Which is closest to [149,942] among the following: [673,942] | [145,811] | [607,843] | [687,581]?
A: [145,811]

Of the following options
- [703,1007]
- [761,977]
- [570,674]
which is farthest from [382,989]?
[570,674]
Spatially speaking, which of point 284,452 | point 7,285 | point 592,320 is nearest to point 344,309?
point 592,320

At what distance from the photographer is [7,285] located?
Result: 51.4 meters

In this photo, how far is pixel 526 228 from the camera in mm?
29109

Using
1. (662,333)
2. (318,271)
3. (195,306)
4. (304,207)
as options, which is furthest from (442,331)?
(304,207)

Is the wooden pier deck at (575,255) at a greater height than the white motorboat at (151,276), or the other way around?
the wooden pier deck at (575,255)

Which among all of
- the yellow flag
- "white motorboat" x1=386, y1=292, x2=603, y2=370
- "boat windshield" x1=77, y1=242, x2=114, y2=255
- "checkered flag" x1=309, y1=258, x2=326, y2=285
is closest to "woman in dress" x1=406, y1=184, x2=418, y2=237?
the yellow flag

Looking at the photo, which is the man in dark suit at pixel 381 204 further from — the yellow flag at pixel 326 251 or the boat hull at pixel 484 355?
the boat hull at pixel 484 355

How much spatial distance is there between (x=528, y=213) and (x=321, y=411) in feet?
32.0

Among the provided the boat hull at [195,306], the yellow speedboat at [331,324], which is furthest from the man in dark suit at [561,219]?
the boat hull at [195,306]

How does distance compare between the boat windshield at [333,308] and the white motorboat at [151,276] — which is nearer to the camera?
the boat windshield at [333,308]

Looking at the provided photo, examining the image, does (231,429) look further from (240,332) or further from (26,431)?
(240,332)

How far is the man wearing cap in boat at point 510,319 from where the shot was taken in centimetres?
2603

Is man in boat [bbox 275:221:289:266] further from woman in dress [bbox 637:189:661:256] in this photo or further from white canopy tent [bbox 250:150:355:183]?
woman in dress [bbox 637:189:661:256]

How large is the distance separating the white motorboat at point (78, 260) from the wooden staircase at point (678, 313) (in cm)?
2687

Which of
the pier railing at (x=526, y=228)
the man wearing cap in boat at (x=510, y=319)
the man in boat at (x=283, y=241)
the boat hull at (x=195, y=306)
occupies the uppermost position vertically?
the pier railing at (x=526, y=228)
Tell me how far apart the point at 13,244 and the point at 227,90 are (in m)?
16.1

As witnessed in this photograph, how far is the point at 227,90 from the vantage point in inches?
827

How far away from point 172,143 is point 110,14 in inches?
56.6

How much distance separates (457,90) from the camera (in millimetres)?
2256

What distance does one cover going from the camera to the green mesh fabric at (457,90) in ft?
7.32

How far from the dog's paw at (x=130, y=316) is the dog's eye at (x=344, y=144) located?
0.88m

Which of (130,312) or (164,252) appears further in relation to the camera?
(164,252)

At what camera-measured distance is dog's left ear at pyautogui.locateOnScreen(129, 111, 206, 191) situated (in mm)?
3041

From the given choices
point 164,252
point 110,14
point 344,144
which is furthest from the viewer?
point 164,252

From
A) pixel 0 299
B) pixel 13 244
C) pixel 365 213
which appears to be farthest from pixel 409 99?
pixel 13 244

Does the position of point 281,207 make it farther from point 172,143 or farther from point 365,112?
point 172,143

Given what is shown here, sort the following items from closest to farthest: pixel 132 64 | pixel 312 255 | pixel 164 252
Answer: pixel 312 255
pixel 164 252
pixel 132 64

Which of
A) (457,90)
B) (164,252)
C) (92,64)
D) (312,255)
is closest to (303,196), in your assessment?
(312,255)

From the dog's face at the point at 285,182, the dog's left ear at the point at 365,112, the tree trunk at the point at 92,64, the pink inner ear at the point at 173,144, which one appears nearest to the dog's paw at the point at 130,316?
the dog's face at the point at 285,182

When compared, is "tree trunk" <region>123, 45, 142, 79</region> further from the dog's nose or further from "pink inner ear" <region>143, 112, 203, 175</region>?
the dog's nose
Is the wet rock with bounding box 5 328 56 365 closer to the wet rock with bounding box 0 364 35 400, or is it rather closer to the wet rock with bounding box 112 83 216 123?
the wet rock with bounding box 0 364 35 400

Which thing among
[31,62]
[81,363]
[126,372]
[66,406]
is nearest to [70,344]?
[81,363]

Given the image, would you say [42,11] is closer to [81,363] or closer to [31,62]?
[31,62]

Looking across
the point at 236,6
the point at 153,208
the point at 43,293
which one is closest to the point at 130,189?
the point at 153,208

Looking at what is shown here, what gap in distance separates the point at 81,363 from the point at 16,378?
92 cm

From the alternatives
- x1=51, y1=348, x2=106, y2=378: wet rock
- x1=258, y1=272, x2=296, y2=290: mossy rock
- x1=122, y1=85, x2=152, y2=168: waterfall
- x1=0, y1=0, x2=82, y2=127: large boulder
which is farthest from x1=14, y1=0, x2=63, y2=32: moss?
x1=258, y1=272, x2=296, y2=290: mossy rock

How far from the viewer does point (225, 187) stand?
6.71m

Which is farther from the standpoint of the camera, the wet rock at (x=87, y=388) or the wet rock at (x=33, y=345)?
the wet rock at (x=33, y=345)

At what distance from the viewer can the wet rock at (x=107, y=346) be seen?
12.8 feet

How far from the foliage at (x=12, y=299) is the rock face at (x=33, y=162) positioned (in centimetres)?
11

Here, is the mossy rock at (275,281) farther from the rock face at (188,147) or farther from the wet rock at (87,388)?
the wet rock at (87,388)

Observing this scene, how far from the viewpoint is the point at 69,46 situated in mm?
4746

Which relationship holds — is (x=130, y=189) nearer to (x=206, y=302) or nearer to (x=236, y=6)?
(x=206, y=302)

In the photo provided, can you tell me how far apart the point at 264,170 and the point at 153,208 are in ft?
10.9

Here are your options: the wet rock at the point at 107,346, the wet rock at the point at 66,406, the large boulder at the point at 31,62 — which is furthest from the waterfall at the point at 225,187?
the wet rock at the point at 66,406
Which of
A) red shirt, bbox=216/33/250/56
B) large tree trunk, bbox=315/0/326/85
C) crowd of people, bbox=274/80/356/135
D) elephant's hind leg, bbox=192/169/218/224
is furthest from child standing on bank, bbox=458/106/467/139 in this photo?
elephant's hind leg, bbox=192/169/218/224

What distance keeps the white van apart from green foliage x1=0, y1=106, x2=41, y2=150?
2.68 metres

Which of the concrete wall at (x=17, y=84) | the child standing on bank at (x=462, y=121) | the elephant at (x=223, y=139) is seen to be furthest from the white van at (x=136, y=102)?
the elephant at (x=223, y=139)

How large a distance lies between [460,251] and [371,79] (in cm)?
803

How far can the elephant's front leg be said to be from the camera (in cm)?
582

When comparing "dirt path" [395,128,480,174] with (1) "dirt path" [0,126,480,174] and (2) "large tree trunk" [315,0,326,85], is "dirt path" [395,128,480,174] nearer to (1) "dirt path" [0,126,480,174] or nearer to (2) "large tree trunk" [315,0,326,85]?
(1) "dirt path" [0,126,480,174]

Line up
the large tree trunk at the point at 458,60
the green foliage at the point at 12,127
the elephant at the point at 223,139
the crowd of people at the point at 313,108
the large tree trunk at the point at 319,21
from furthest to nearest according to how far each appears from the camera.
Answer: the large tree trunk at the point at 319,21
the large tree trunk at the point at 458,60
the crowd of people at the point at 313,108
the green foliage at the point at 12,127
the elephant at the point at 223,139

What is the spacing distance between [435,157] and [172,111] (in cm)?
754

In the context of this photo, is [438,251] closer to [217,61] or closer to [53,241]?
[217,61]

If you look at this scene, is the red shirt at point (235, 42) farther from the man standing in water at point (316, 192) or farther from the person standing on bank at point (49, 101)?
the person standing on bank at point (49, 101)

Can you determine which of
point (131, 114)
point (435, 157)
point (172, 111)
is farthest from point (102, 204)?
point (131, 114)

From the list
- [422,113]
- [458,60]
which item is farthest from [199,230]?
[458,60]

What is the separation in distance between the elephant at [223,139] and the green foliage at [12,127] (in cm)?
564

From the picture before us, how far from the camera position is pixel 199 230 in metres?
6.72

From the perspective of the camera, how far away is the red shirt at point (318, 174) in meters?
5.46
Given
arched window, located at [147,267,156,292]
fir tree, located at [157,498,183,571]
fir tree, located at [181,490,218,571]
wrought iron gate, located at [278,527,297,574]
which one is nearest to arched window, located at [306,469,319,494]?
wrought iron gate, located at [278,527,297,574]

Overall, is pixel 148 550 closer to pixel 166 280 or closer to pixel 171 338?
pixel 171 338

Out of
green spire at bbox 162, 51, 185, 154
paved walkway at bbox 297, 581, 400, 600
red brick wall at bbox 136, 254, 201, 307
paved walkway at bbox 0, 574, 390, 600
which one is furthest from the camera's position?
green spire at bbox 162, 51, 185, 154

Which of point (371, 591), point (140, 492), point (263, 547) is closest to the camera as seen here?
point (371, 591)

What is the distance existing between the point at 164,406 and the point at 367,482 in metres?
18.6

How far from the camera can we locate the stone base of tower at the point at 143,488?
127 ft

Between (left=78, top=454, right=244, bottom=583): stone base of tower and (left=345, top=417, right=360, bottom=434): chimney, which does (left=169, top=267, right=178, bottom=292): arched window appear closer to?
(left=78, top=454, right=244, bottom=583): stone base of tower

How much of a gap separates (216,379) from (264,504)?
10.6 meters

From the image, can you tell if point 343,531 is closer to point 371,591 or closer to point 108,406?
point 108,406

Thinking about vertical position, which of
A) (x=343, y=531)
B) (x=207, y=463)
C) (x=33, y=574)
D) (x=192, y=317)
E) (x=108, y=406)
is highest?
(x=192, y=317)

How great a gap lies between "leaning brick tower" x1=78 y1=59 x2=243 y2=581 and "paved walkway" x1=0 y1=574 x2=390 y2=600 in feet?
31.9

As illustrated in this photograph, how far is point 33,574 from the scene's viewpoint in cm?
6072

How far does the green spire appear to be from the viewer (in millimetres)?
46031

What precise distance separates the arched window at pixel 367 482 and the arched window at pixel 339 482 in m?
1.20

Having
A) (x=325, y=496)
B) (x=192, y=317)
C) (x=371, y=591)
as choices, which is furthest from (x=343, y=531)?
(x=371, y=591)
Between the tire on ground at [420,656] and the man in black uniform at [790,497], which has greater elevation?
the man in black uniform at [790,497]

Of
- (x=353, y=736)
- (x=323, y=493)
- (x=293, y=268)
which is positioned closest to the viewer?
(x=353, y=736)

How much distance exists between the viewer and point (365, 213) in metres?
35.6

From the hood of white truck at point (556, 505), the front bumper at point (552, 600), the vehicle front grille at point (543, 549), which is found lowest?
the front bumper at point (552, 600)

## Set task
Only the lines from the one containing "What is the distance" to the end of the data should be printed, exactly as they stand.

## Task solution
What is the distance existing between the point at 164,406 and the point at 367,482 in metres?
18.6

How far from the camera can we locate the stone base of tower at the point at 143,488?
127 ft

Between (left=78, top=454, right=244, bottom=583): stone base of tower and (left=345, top=417, right=360, bottom=434): chimney, which does (left=169, top=267, right=178, bottom=292): arched window appear closer to?
(left=78, top=454, right=244, bottom=583): stone base of tower

How much of a gap separates (216,379) from (264,504)?
10.6 meters

From the image, can you tell if point 343,531 is closer to point 371,591 or closer to point 108,406?
point 108,406

Thinking about vertical position, which of
A) (x=343, y=531)
B) (x=207, y=463)
C) (x=33, y=574)
D) (x=192, y=317)
E) (x=108, y=406)
is highest?
(x=192, y=317)

How great a gap lies between "leaning brick tower" x1=78 y1=59 x2=243 y2=581 and "paved walkway" x1=0 y1=574 x2=390 y2=600 in feet?
31.9

As illustrated in this photograph, how far is point 33,574 from the scene's viewpoint in cm?
6072

How far does the green spire appear to be from the viewer (in millimetres)?
46031

What precise distance separates the arched window at pixel 367 482 and the arched window at pixel 339 482 in m?
1.20

Having
A) (x=325, y=496)
B) (x=192, y=317)
C) (x=371, y=591)
as choices, which is furthest from (x=343, y=531)?
(x=371, y=591)
Between the tire on ground at [420,656] and the man in black uniform at [790,497], which has greater elevation?
the man in black uniform at [790,497]

Of
- (x=353, y=736)
- (x=323, y=493)
- (x=293, y=268)
which is positioned closest to the viewer?
(x=353, y=736)

How much distance exists between the viewer and point (365, 213) in metres?
35.6

From the hood of white truck at point (556, 505), the front bumper at point (552, 600), the vehicle front grille at point (543, 549), which is found lowest?
the front bumper at point (552, 600)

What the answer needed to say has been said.